Lucie Almansor est morte le 8 novembre 2019.
Ainsi les deux chiffres présumés sur la pierre tombale étaient les bons, mais pas à la bonne position. Une simulation (notre illustration), montre qu’il serait possible, pour limiter les frais de gravure, sans avoir à refaire la dalle, d’inscrire le millénaire et le siècle à la gauche du 19 providentiel. Le résultat serait légèrement déséquilibré mais parfaitement lisible.

jeudi 7 novembre 2019

L’art de la rayure verticale



Pour nombre de raisons dont l'énumération ici ennuierait certainement, les œuvres d’art ont toujours attiré outrages et dégradations.

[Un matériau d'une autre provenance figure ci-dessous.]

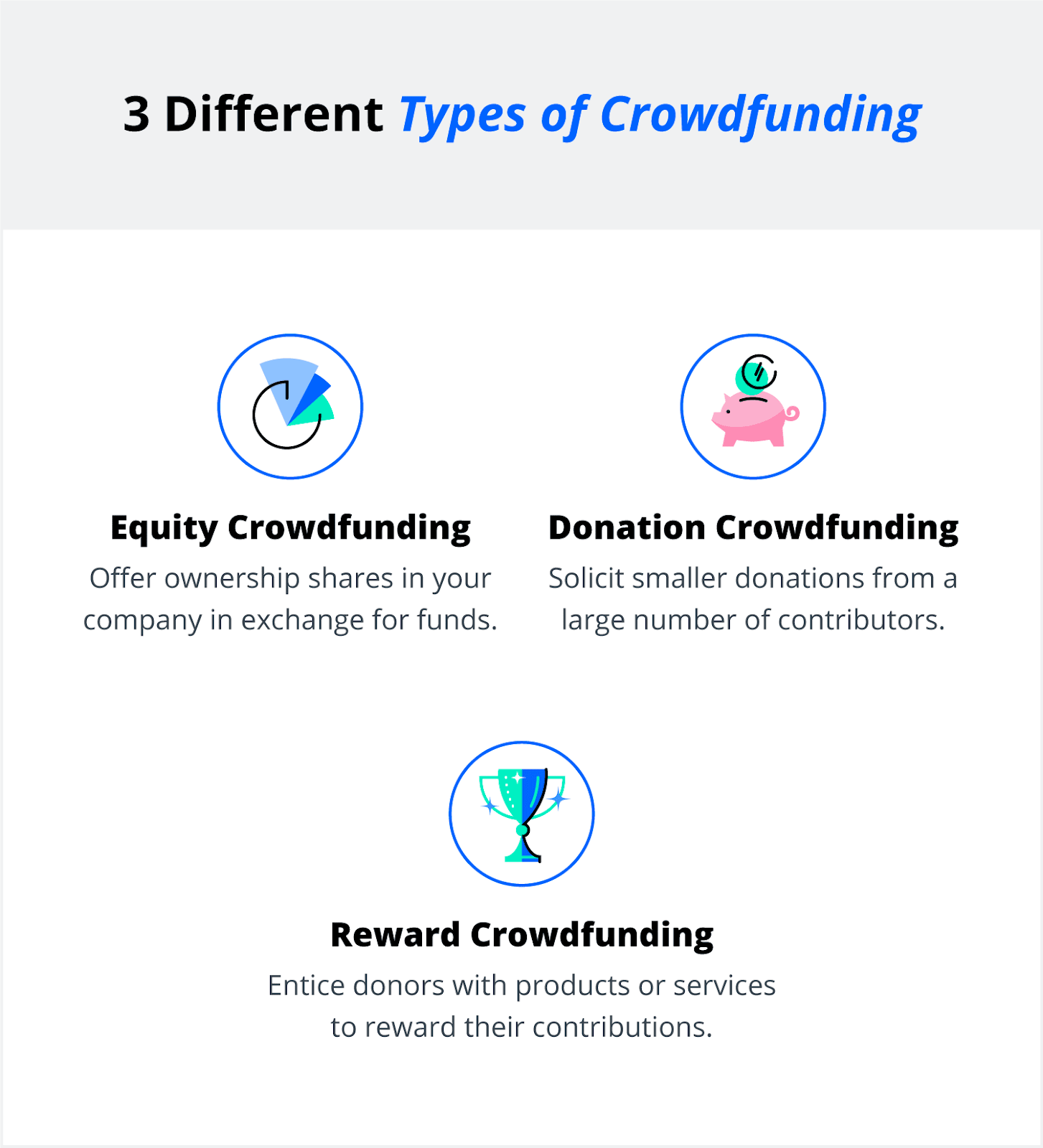 3 different types of crowdfunding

Rappelons-nous cette militante inflexible, Mary Richardson, qui lacérait au hachoir le dos nu de la Vénus de Velázquez, le 10 mars 1914 à Londres, et Laszlo Toth qui défigurait avec un marteau de géologue la vierge de la Pietà de Michel-Ange, et lui arrachait l’avant-bras, dans la basilique Saint-Pierre à Rome le 21 mai 1972, et dont certains réclamèrent la mise à mort mais qui passa deux ans en asile psychiatrique.
Souvenons-nous également de Pierre Pinoncelli, qui s’était soulagé dans l’urinoir de Marcel Duchamp (enfin, dans un des nombreux exemplaires en circulation), le 25 aout 1993 à Nîmes, d’un geste artistique qu’il pensait être l’aboutissement de l’œuvre du célèbre dadaïste, mais geste inconséquent car l’appareil exposé n’avait pas été branché à un réseau d’évacuation.
Plus récemment, et abordés ici-même, les cas du tableau blanc de Twombly à Avignon en 2007, de la tasse volante et de la Joconde en 2009, de la Liberté de Delacroix à Lens en 2013, du Monet de Dublin en 2014, montrent que le sport de l’iconoclasme revendicatif se pratique toujours, et avec succès puisque les gazettes en parlent, ce qui est son but.

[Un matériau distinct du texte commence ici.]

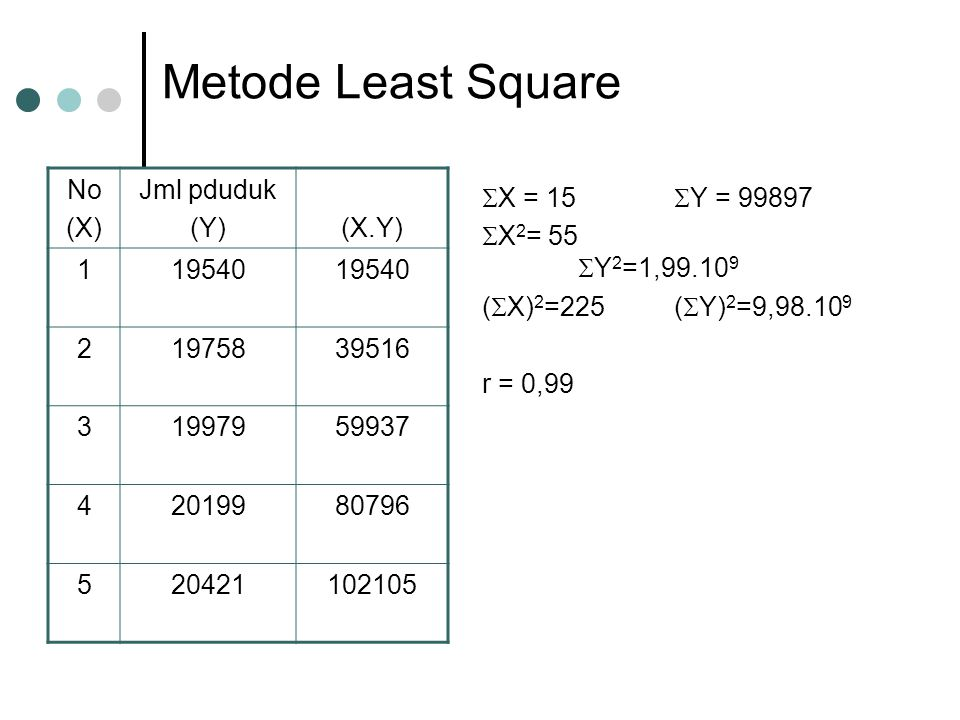 Metode Least Square No (X) Jml pduduk (Y) (X.Y) 1 19540 2 19758 39516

L’activité vise toujours les œuvres qui ont acquis un caractère officiel, qui représentent un pouvoir, une forme d'autorité au moins dans l’esprit des profanateurs.
Ainsi Daniel Buren, artiste décorateur contemporain engagé, représentant régulièrement la France officielle, soutenu par des politiciens influents et de prospères capitaines d'industrie, devait-il fatalement en souffrir un jour.

C’est arrivé le 13 septembre dernier, dans le musée du Centre Pompidou à Paris, où une toile emblématique de Buren, « Peinture [Manifestation 3] » a été balafrée de plusieurs entailles au cutter par un homme qui avait abusé les contrôles de sécurité et s’est dirigé directement vers l’objet de son méfait.
Le musée n’a pas diffusé de photographie ni encore évalué l’importance des dégâts. La presse s’en est chargée, l’estimant potentiellement à plus d’un million d’euros. Quant aux motivations et au sort du visiteur, le scénario habituel est en marche, l’individu tenait des propos incohérents et a été transféré à l’institut psychiatrique de la Préfecture de police. Il y a une logique à placer dans une « institution » les malheureux qui agressent les Institutions.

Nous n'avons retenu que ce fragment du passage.